Задание 1: Перепишите отрывок о копейках на участке от слов «При случае можно» до слов «они составят вместе?», поставив «серебряная» вместо «медная».

Отрывок документа:
....................
При случае можно также объяснить слова оба и двое.
– Вот медная монета; кто ее знает?
– Это копейка.
– Сколько копеек?
– Одна копейка.
– Ну вот еще одна копейка; сколько они составят вместе?
– А вот другая медная монета, больше первых, кто ее знает? Это две копейки, т. е. за эту одну монету можно получить две маленькие; мы поэтому и можем ее назвать двухкопеечной монетой; обыкновенно же ее называют грошом.
– Павлуша получил от папеньки одно яблоко и спрятал его; потом он получил одно яблоко и от маменьки; сколько же у него всего яблоков? Если у меня есть что-нибудь одно и я прибавлю к нему еще одно, то сколько у меня будет? Стало-быть один и один – сколько?
....................
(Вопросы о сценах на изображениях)
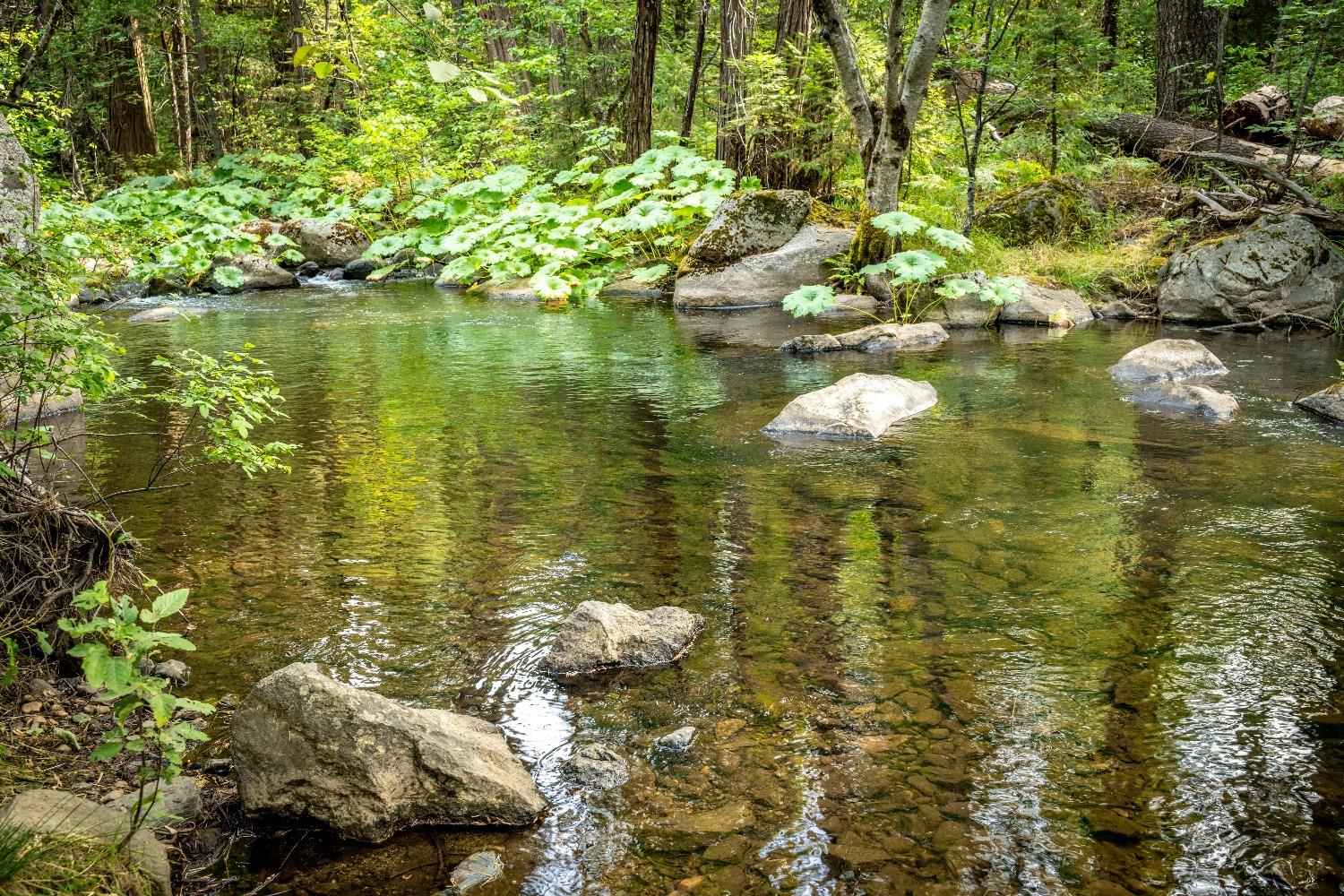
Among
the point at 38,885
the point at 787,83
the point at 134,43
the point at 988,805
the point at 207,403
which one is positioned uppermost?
the point at 134,43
....................
Задание 2: Приведите повторно, слово в слово, все записи о сценах на изображениях, но сами изображения в ответ не включайте.

Правильный ответ 1:
При случае можно также объяснить слова оба и двое.
– Вот серебряная монета; кто ее знает?
– Это копейка.
– Сколько копеек?
– Одна копейка.
– Ну вот еще одна копейка; сколько они составят вместе?

Правильный ответ 2:
Among
the point at 38,885
the point at 787,83
the point at 134,43
the point at 988,805
the point at 207,403
which one is positioned uppermost?
the point at 134,43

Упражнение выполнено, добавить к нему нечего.